These answers are for guidance only. Please consult official sources and seek legal advice to discuss personal circumstances. The3million is not OISC accredited and is unable to advise on personal circumstances.
See here for more detail and some useful contacts.
If you want to learn more about the Settlement Scheme, the difference between Pre-Settled and Settled Status and your rights under this Scheme, please consult this document.
Continuous residence, or continuity of residence, simply means living in the UK. However, too much absence from the UK can break continuity of residence.
The rules are different depending on whether you are applying to the EU Settlement Scheme, or for British citizenship.
EU Settlement Scheme:
You are allowed six months’ absence (or a one-off absence of up to 12 months*) from the UK out of any 12 month period before breaking your continuous residence.
‘Six months’ actually translates to 180 days, rather than six calendar months.
The ‘out of any 12 month period’ is trickier to calculate than you might think, because you really do have to look at any 12 month period, not just checking each calendar year. For example, if you are away for 4 months between August and November in one year, and then 3 months from February to April the next, you might think that you didn’t break your continuity of residence. Unfortunately you did, because you were away for 7 months between July of the first year and July of the second.
To help you calculate your greatest total absence in any rolling 12-month period, we have created an ‘absence calculator’ for you. Clickinghere will automatically download an Excel file. Open it and enter your absence dates. For best useability, we recommend you do this on a laptop/computer that has Excel installed. Please note the3million cannot be held responsible for any errors in this calculator, or any decisions taken as a result of using it. If you are in any doubt, please seek legal advice.
* A one-off absence of up to 12 months is allowed for some specific reasons (some examples are pregnancy, childbirth, serious illness, compulsory military services).

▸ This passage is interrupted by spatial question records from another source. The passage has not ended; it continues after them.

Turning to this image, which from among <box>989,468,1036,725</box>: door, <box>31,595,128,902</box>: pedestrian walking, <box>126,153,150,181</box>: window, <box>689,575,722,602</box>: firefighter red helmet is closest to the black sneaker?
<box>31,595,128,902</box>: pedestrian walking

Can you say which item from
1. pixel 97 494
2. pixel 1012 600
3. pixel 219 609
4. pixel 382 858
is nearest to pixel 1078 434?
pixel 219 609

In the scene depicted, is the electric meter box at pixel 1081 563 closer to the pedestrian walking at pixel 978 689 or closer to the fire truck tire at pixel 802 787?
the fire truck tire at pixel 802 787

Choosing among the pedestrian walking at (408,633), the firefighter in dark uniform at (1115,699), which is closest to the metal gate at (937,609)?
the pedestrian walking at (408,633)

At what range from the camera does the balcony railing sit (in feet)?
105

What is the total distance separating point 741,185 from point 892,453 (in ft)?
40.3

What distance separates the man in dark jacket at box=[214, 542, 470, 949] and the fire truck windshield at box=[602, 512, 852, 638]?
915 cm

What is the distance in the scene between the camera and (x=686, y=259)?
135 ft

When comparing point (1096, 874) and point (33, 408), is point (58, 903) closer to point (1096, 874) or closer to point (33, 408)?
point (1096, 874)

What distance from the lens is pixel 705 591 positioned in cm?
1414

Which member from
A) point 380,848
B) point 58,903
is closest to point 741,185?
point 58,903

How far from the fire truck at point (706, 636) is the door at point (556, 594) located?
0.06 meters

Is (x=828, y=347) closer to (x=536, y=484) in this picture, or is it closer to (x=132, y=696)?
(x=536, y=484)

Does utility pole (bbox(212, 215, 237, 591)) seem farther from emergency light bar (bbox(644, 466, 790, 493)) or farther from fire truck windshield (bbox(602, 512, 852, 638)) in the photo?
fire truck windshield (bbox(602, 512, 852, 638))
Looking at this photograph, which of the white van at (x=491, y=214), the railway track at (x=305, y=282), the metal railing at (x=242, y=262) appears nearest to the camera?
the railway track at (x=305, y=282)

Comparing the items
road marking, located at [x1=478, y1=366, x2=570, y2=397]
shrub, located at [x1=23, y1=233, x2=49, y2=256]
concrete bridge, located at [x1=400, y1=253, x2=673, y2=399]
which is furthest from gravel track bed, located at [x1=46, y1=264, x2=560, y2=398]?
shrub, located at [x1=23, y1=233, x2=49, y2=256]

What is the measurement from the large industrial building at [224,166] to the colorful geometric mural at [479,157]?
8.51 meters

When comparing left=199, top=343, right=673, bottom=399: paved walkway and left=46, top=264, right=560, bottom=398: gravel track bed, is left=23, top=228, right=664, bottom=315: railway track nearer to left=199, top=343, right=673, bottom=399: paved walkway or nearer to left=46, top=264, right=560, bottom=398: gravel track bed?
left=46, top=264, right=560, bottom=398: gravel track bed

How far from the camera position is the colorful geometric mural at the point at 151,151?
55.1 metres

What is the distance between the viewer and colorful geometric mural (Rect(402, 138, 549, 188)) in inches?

The Home Office has published their Covid-19 guidance for the EU Settlement Scheme. It only appears to cover absences due to illness or quarantine, rather than pragmatic decisions not to travel during the pandemic, although students are mentioned separately.
VERY IMPORTANT NOTE: To be eligible for settled status, you normally need to show five years’ continuous residence which needs to have started before 31 December 2020. This means you cannot break your continuity of residence, come back to the UK after 1 January 2021 to restart your continuity of residence and apply for settled status once you reach five years. Your pre-settled status will have expired before you are able to get to five years of continuous residence, and you will not be able to renew your pre-settled status. Instead you will then have look at the UK’s immigration rules outside of the the EU Settlement Scheme.
See this question on allowance absences when applying for British citizenship. The requirements are stricter than for the EU Settlement Scheme.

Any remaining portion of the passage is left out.